▸ **Records provided**:
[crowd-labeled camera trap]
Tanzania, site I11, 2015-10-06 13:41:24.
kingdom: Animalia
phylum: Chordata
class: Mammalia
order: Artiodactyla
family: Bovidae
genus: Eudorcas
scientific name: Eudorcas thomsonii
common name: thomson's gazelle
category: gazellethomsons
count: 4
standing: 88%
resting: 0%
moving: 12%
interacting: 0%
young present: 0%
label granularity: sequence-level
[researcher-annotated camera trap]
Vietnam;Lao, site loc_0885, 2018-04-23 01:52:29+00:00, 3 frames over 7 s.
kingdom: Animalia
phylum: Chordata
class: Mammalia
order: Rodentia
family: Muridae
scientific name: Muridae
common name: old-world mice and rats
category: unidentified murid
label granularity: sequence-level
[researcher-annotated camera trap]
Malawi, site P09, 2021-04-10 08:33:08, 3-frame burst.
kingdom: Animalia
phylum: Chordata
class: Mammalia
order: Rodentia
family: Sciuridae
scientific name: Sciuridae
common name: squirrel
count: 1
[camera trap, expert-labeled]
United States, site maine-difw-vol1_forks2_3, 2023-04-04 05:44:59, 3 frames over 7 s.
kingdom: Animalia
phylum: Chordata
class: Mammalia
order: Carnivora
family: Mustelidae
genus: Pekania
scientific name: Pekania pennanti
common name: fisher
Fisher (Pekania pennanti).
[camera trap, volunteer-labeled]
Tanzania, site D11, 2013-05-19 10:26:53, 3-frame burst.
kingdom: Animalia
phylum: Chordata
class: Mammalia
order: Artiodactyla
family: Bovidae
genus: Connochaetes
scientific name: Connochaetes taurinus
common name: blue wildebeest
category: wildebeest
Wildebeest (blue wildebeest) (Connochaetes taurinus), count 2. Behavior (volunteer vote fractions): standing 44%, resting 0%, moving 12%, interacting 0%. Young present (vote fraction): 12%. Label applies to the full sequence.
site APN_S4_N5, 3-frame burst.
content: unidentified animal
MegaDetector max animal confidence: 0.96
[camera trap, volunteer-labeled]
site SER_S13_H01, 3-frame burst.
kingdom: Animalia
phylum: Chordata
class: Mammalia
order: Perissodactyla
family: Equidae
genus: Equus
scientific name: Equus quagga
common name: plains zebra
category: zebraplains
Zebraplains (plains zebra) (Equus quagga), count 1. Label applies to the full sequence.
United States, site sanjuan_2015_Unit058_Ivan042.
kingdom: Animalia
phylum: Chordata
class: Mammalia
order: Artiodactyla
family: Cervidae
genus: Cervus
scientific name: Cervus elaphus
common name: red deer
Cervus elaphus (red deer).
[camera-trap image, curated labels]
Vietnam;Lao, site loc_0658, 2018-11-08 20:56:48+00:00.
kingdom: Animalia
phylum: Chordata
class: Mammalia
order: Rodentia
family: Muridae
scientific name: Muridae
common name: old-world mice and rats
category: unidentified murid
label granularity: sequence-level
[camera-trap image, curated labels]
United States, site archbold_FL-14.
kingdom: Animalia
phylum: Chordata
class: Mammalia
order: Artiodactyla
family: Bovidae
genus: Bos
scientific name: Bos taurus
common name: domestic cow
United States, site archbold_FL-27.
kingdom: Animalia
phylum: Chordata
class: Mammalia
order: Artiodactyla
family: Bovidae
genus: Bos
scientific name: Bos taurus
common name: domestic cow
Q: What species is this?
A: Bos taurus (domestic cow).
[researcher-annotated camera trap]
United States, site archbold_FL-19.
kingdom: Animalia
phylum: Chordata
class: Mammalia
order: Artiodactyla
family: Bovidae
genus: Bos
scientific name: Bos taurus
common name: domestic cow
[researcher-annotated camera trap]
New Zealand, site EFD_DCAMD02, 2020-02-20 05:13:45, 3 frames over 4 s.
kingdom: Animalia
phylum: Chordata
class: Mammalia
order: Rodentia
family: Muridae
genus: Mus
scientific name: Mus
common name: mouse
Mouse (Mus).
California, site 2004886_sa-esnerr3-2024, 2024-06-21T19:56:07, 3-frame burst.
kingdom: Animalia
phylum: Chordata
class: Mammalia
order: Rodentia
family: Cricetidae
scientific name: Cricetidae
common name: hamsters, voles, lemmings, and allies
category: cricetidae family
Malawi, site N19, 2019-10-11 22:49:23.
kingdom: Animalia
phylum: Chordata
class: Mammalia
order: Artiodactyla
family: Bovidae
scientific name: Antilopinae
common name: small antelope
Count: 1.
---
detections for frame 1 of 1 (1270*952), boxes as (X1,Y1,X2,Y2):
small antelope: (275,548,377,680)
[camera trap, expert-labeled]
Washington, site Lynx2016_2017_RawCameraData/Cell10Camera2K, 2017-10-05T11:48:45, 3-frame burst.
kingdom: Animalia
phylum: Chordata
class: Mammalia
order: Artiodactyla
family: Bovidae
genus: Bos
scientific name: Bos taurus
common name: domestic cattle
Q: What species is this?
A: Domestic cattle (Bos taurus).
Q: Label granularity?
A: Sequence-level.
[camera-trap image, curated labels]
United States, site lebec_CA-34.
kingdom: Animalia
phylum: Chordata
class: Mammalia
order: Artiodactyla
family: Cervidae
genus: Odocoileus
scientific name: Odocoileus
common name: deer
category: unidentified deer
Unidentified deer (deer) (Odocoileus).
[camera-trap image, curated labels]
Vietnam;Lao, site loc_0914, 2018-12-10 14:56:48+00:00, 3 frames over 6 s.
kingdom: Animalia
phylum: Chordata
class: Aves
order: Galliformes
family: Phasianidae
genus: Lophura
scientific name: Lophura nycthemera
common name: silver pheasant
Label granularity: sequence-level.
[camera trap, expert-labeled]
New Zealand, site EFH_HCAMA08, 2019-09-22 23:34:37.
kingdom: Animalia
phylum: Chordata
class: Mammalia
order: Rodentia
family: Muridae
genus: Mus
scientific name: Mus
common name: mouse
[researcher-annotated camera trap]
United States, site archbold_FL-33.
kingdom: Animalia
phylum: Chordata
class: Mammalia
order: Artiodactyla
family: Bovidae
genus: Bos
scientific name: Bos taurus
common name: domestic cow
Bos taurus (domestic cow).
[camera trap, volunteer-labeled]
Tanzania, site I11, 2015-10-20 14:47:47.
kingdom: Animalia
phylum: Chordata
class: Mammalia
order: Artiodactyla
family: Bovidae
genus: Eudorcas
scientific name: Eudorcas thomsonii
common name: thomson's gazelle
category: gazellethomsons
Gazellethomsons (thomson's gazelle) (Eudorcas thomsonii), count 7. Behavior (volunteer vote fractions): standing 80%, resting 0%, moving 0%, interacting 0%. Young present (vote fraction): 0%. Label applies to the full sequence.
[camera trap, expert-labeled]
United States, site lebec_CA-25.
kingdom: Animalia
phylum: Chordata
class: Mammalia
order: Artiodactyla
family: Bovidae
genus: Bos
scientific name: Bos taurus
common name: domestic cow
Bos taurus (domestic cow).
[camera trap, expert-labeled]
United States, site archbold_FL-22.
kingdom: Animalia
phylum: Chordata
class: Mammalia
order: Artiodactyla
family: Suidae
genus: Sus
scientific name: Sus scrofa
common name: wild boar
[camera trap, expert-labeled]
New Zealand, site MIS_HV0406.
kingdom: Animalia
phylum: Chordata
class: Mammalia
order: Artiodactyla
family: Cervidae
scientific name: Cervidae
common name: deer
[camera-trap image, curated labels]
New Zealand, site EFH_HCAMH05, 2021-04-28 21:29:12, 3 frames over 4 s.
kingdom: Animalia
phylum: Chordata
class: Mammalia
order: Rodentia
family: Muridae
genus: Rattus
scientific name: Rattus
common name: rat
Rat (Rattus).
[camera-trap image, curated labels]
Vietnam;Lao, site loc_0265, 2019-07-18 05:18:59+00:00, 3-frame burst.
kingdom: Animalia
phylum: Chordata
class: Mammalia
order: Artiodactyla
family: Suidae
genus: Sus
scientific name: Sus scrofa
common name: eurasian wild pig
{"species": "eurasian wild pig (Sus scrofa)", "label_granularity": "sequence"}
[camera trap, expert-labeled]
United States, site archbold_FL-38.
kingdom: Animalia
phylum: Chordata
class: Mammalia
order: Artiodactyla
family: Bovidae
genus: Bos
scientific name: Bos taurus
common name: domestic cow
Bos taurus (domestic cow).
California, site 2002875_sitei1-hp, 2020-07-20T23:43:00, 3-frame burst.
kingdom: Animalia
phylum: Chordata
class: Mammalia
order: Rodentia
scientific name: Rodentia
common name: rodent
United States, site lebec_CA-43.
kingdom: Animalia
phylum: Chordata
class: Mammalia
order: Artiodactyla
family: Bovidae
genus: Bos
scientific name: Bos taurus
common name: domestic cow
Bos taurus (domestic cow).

▸ **Action item**: Here the job is to set down exactly the lines of the material above that fall between the one with "MegaDetector max animal confidence: 0.96" and the one with "common name: hamsters, voles, lemmings, and", inclusive, and nothing beyond them.

▸ **Answer to this exercise**:
MegaDetector max animal confidence: 0.96
[camera trap, volunteer-labeled]
site SER_S13_H01, 3-frame burst.
kingdom: Animalia
phylum: Chordata
class: Mammalia
order: Perissodactyla
family: Equidae
genus: Equus
scientific name: Equus quagga
common name: plains zebra
category: zebraplains
Zebraplains (plains zebra) (Equus quagga), count 1. Label applies to the full sequence.
United States, site sanjuan_2015_Unit058_Ivan042.
kingdom: Animalia
phylum: Chordata
class: Mammalia
order: Artiodactyla
family: Cervidae
genus: Cervus
scientific name: Cervus elaphus
common name: red deer
Cervus elaphus (red deer).
[camera-trap image, curated labels]
Vietnam;Lao, site loc_0658, 2018-11-08 20:56:48+00:00.
kingdom: Animalia
phylum: Chordata
class: Mammalia
order: Rodentia
family: Muridae
scientific name: Muridae
common name: old-world mice and rats
category: unidentified murid
label granularity: sequence-level
[camera-trap image, curated labels]
United States, site archbold_FL-14.
kingdom: Animalia
phylum: Chordata
class: Mammalia
order: Artiodactyla
family: Bovidae
genus: Bos
scientific name: Bos taurus
common name: domestic cow
United States, site archbold_FL-27.
kingdom: Animalia
phylum: Chordata
class: Mammalia
order: Artiodactyla
family: Bovidae
genus: Bos
scientific name: Bos taurus
common name: domestic cow
Q: What species is this?
A: Bos taurus (domestic cow).
[researcher-annotated camera trap]
United States, site archbold_FL-19.
kingdom: Animalia
phylum: Chordata
class: Mammalia
order: Artiodactyla
family: Bovidae
genus: Bos
scientific name: Bos taurus
common name: domestic cow
[researcher-annotated camera trap]
New Zealand, site EFD_DCAMD02, 2020-02-20 05:13:45, 3 frames over 4 s.
kingdom: Animalia
phylum: Chordata
class: Mammalia
order: Rodentia
family: Muridae
genus: Mus
scientific name: Mus
common name: mouse
Mouse (Mus).
California, site 2004886_sa-esnerr3-2024, 2024-06-21T19:56:07, 3-frame burst.
kingdom: Animalia
phylum: Chordata
class: Mammalia
order: Rodentia
family: Cricetidae
scientific name: Cricetidae
common name: hamsters, voles, lemmings, and allies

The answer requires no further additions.